O vigilante então teria alugado por 15 dias uma segunda casa, em Cantagalo, no Paraná, município próximo a Laranjeiras do Sul. O imóvel, com cerca de 200 metros quadrados, tinha vários cômodos, que foram trancados. Um colchão foi depositado em um corredor com cerca de dois metros quadrados. Ali, Tamires foi deixada, desamarrada. Daquele local, ela só tinha acesso a um banheiro.
As refeições eram entregues pelos criminoso por meio de uma das portas. Ela era orientada a aguardar para abrir a porta, pegar o alimento e fechar novamente. A ação tentava evitar que Tamires tivesse contato visual com os sequestradores, embora ela já tivesse visto os dois.
— Nos preocupava muito a possibilidade de ele pegar o pagamento de resgate e depois tirar a vida dela. Até porque confirmamos com a investigação que a vítima poderia reconhecer o sequestrador. Mesmo não morando em Laranjeiras, ela ia toda semana lá. Por isso, ao mesmo tempo em que dávamos toda a assistência para a família, na negociação com os criminosos, tínhamos equipes tentando localizá-la o quanto antes e com vida — explicou o delegado.
Foi ao passar em frente a esta residência, na noite de quarta-feira, que os policiais suspeitaram estar diante do cativeiro de Tamires. A investigação indicava que o local deveria ser por aquela região. Quando as viaturas cruzaram na frente da casa, que destoava das demais da rua, por ter a pintura desgastada e estar mal cuidada, alguém se apressou em apagar as luzes.

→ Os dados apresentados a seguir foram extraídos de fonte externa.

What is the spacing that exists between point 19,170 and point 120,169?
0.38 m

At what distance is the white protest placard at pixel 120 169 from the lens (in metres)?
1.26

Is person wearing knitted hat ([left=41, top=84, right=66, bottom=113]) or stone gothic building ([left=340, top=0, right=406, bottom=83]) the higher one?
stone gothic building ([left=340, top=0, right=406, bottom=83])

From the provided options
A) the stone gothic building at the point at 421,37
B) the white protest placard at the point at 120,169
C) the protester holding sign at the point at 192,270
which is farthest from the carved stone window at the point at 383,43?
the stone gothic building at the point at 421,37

Quando retornaram ao local, perceberam que a casa estava trancada e ninguém atendia. Enquanto vasculhavam no escuro, dentro da moradia, ouviram os gritos de Tamires. Era a certeza de que ela estava ali. Emocionada, a médica foi retirada pelos policiais de dentro do corredor e levada até Laranjeiras do Sul.

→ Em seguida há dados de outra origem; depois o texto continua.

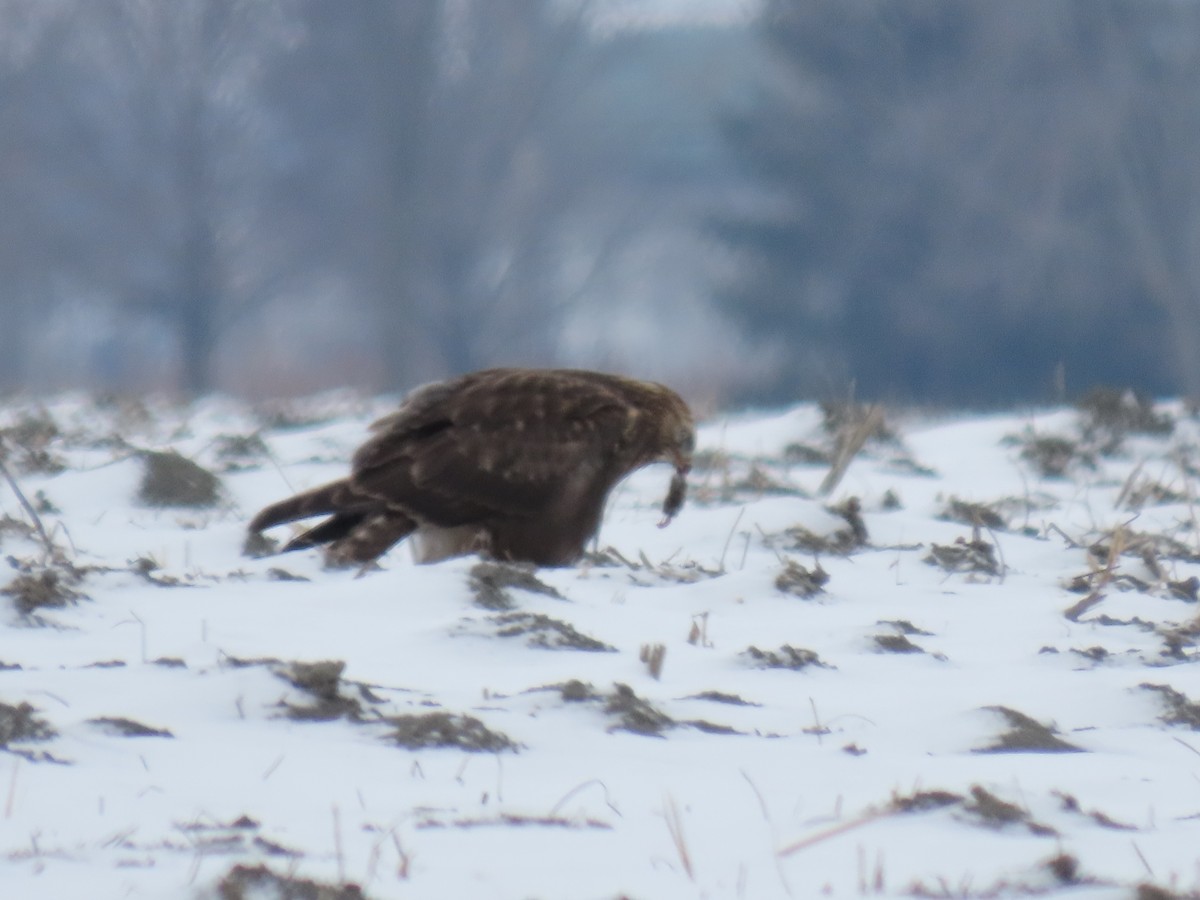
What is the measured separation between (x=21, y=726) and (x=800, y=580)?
7.52 ft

— Ela é muito comunicativa, ficou extremamente feliz. É algo especial para nós — disse o delegado.
Presos
Antes de chegar ao cativeiro de Tamires, os policiais já tinham prendido, a bordo do Voyage alugado, o vigilante, apontado como mentor do sequestro. Quando chegaram no local do cativeiro, a mulher responsável por monitorar Tamires não estava na casa. Os agentes começaram a vasculhar o bairro, informando moradores sobre as buscas. Em um terreno próximo, a mulher foi encontrada escondida atrás de um arbusto e acabou presa.
Aos policiais, o vigilante preso disse que escolheu Tamires como vítima pelo fato do pai dela ser uma pessoa conhecida – ele é prefeito em Laranjeiras do Sul. O homem disse que acreditava que a família teria condições de pagar o resgate exigido, embora, segundo a polícia, não se tratem de pessoas de grandes posses. O vigilante detalhou também que pretendia pedir o resgate de R$ 2 milhões em duas parcelas de R$ 1 milhão e, com o dinheiro, queria abrir uma empresa para fazer a “lavagem” da quantia.

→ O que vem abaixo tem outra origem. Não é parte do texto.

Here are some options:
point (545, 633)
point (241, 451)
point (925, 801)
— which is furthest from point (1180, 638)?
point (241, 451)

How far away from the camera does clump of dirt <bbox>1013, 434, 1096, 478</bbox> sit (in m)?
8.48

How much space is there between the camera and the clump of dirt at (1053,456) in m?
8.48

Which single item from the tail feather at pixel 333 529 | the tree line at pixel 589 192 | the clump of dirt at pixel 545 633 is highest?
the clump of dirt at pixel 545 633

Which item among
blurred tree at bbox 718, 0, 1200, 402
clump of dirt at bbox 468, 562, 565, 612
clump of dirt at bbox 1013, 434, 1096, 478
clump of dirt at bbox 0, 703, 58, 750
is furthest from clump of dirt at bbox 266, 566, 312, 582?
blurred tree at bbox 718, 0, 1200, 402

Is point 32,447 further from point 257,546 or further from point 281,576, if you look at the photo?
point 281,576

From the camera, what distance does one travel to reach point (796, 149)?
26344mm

Além dos dois, também foram presos de forma temporária um taxista, de Cantagalo, e a esposa do vigilante. Mas, segundo o delegado, a polícia não encontrou evidências da participação dos dois no crime. Por isso, eles devem ser soltos ainda nesta sexta-feira (23). Os outros dois permanecem presos e deverão ser indiciados pela extorsão mediante sequestro.
— O que queríamos desde o início era localizar a Tamires, seja pelo pagamento do resgate ou pelo trabalho da investigação. Nunca queremos pagar para não capitalizar o crime. Mas também queríamos que ela permanecesse o menor tempo possível em cativeiro. Conseguimos, felizmente, prender esses criminosos e trazer ela de volta — disse o delegado.